A Child’s Expertise: Establishing Statutory Protection for Intersexed Children Who Reject Their Gender Assignment

Emily A. Bishop

Intersexed children are born with genitalia and/or reproductive organs that do not look like those of most biological males or females. Doctors and parents usually assign an intersexed child a gender at birth or during early childhood. Occasionally, an individual will reject his or her gender of assignment and will want to take on a different gender role. Some clinicians and intersex advocates instruct parents to accept an intersexed child’s expressions of gender identity and to support the child’s gender role change. There is a risk, however, that parents may resist or prevent a child’s gender transition due to their own discomfort with the idea or based on a physician’s recommendation. A statutory framework that allowed intersexed minors to complete a “social gender transition,” coupled with a provision equating parental interference with this transition with actionable neglect, would protect intersexed children’s autonomy and prevent the trauma that can result from a forced existence in a gender role with which a child does not identify.
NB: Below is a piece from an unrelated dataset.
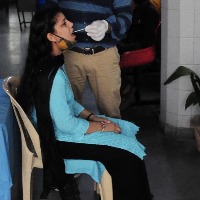 India reports 2,451 new Covid-19 cases, 54 deaths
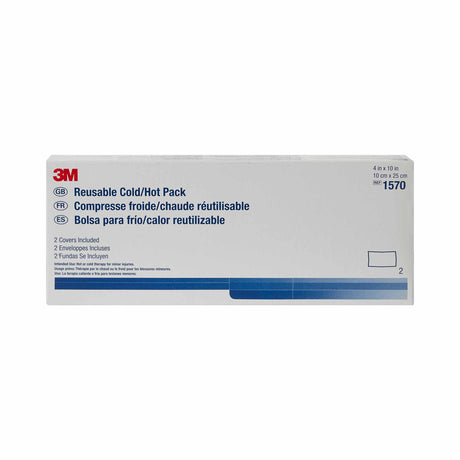Reusable Hot Cold Gel Pack 3M™ - BeHope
The proposed framework would likely survive a constitutional challenge by the parents of an intersexed child because the harm caused by the parental decision to interfere with a child’s gender expression removes such interference from the realm of constitutionally protected parental decisionmaking.
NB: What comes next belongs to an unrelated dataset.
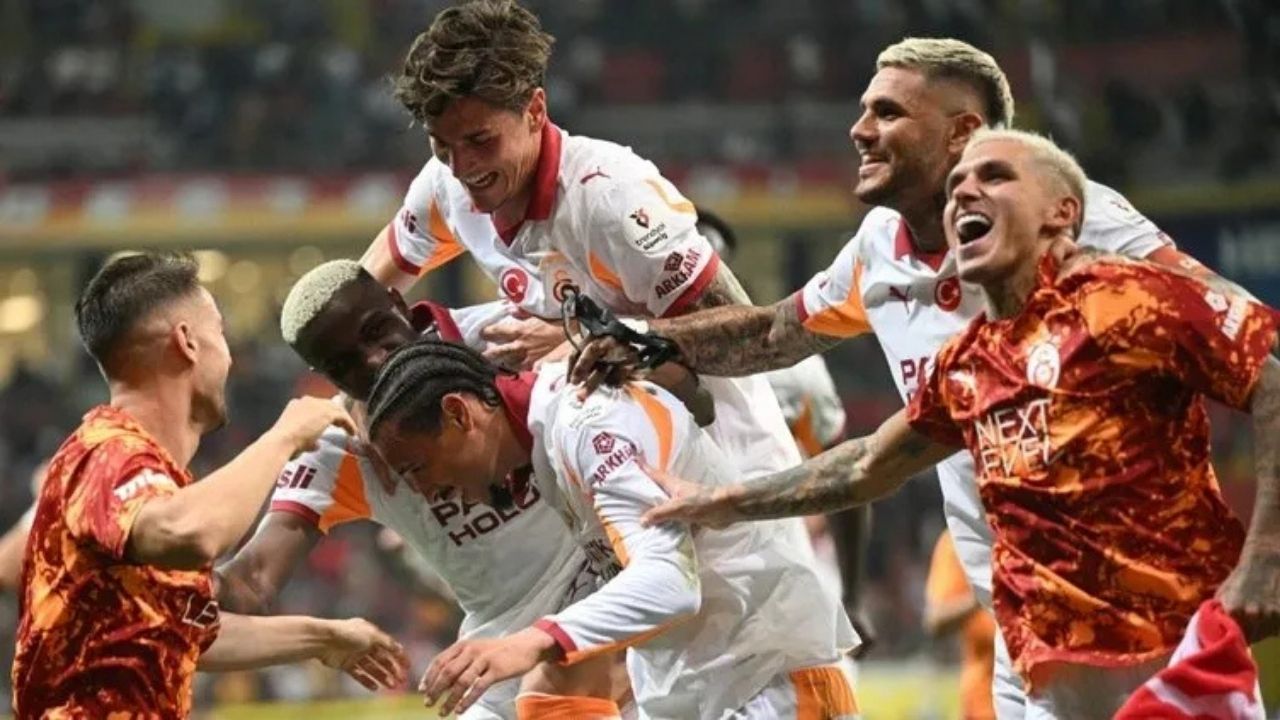 Galatasaray Şampiyonlar Ligi Kura Çekimi Ne Zaman-1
Unintended Side Effects: Arbitration and the Deterrence of Medical Error

David Shieh

As many as 98,000 people die each year as a result of medical error. According to law and economics scholars, the solution to this problem is straightforward: When calibrated correctly, medical malpractice liability will force healthcare providers to internalize the cost of their negligence, incentivizing improvements to patient safety that will reduce medical error. Debate has raged for decades over the coherence of deterrence theory, but little attention has been paid to the erosion of one of its bedrock assumptions: that the procedural mechanism through which claims are to be resolved is litigation. Arbitration has become pervasive in the healthcare context, but its effects on medical malpractice liability’s ability to deter medical error have been largely overlooked by public health and legal scholars. This Note argues that the adoption of arbitration will not, as law and economics scholars assume, improve the medical malpractice regime’s ability to deter error. In addition to drawing on existing law and economics and public health scholarship to advance this descriptive claim, this Note studies the experience of Kaiser Permanente, the nation’s largest integrated healthcare consortium, in using arbitration to resolve medical malpractice disputes with its seven million members in California.
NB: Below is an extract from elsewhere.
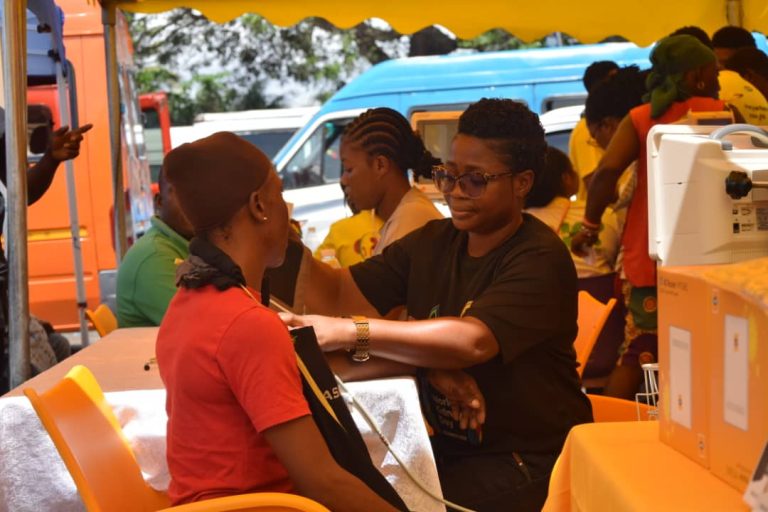 Chronic Kidney Disease Affects 10% Globally, 13% in Ghana – Specialist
Prison Health Care after the Affordable Care Act: Envisioning an End to the Policy of Neglect

Evelyn Lia Malave

Inadequate prison health care has created a health crisis for reentering prisoners and their communities—a crisis that is exacerbated by barriers to employment and other collateral consequences of release. This Note will first examine how current Eighth Amendment doctrine has failed to sufficiently regulate prison health care so as to have any significant effect on the crisis. Next, it will argue that the Affordable Care Act (ACA) alters the Eighth Amendment analysis by triggering a change in the “evolving standards of decency” that guide the doctrine. Specifically, this Note will argue that, after the passage of the ACA, releasing sick, Medicaid-eligible prisoners without enrolling them in the federal benefits program violates the Eighth Amendment.